═══ Listing ═══

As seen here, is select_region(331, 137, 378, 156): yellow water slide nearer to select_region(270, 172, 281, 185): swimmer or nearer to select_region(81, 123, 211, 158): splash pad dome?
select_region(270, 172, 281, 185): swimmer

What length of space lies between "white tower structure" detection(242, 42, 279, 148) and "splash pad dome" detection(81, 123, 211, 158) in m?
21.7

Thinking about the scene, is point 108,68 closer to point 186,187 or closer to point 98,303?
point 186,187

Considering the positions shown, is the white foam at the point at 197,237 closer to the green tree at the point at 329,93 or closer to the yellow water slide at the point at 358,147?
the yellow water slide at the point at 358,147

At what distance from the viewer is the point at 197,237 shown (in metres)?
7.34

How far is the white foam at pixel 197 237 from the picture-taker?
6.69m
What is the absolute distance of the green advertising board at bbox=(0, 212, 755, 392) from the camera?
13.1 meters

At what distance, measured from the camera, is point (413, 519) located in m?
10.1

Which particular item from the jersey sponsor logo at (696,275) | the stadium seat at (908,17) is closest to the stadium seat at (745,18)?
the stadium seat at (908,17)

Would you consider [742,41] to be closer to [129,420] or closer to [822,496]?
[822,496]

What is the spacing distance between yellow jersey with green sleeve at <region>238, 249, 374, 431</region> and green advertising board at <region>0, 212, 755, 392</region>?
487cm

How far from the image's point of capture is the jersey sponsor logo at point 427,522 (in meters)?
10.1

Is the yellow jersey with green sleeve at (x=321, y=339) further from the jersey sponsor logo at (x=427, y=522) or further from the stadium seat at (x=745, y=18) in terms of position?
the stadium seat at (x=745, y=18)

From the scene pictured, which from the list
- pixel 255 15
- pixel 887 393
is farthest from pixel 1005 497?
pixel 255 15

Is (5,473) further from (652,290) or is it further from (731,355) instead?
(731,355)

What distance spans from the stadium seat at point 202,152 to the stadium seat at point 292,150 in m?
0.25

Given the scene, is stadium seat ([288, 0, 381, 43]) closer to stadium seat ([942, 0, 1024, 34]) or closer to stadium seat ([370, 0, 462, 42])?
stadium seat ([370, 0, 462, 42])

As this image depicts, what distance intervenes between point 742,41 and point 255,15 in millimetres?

═══

Rewrite the entries with each "green advertising board" changed to "green billboard", keeping everything else the same.

Answer to the exercise
As seen here, is select_region(331, 137, 378, 156): yellow water slide nearer to select_region(270, 172, 281, 185): swimmer or nearer to select_region(81, 123, 211, 158): splash pad dome?
select_region(270, 172, 281, 185): swimmer

What length of space lies between "white tower structure" detection(242, 42, 279, 148) and "splash pad dome" detection(81, 123, 211, 158) in m?
21.7

Thinking about the scene, is point 108,68 closer to point 186,187 or closer to point 98,303?
point 186,187

Considering the positions shown, is the white foam at the point at 197,237 closer to the green tree at the point at 329,93 or closer to the yellow water slide at the point at 358,147?
the yellow water slide at the point at 358,147

At what distance from the viewer is the point at 197,237 shown (in metres)?
7.34

How far is the white foam at pixel 197 237 from the picture-taker?
6.69m
What is the absolute distance of the green billboard at bbox=(0, 212, 755, 392) from the camera?
13.1 meters

At what distance, measured from the camera, is point (413, 519) located in m?
10.1

Which particular item from the jersey sponsor logo at (696,275) | the stadium seat at (908,17) is closest to the stadium seat at (745,18)?
the stadium seat at (908,17)

Would you consider [742,41] to be closer to [129,420] or closer to [822,496]?
[822,496]

What is the spacing distance between yellow jersey with green sleeve at <region>238, 249, 374, 431</region> and green billboard at <region>0, 212, 755, 392</region>?
487cm

How far from the image's point of capture is the jersey sponsor logo at point 427,522 (in meters)?
10.1

Is the yellow jersey with green sleeve at (x=321, y=339) further from the jersey sponsor logo at (x=427, y=522) or further from the stadium seat at (x=745, y=18) in terms of position?
the stadium seat at (x=745, y=18)

From the scene pictured, which from the list
- pixel 255 15
- pixel 887 393
is farthest from pixel 1005 497?
pixel 255 15

Is (5,473) further from (652,290) or is it further from (731,355) instead?
(731,355)

What distance spans from the stadium seat at point 202,152 to the stadium seat at point 292,150 in m?
0.25

Given the scene, is stadium seat ([288, 0, 381, 43]) closer to stadium seat ([942, 0, 1024, 34]) or closer to stadium seat ([370, 0, 462, 42])?
stadium seat ([370, 0, 462, 42])

As this image depicts, what distance intervenes between point 742,41 and point 255,15 in millimetres?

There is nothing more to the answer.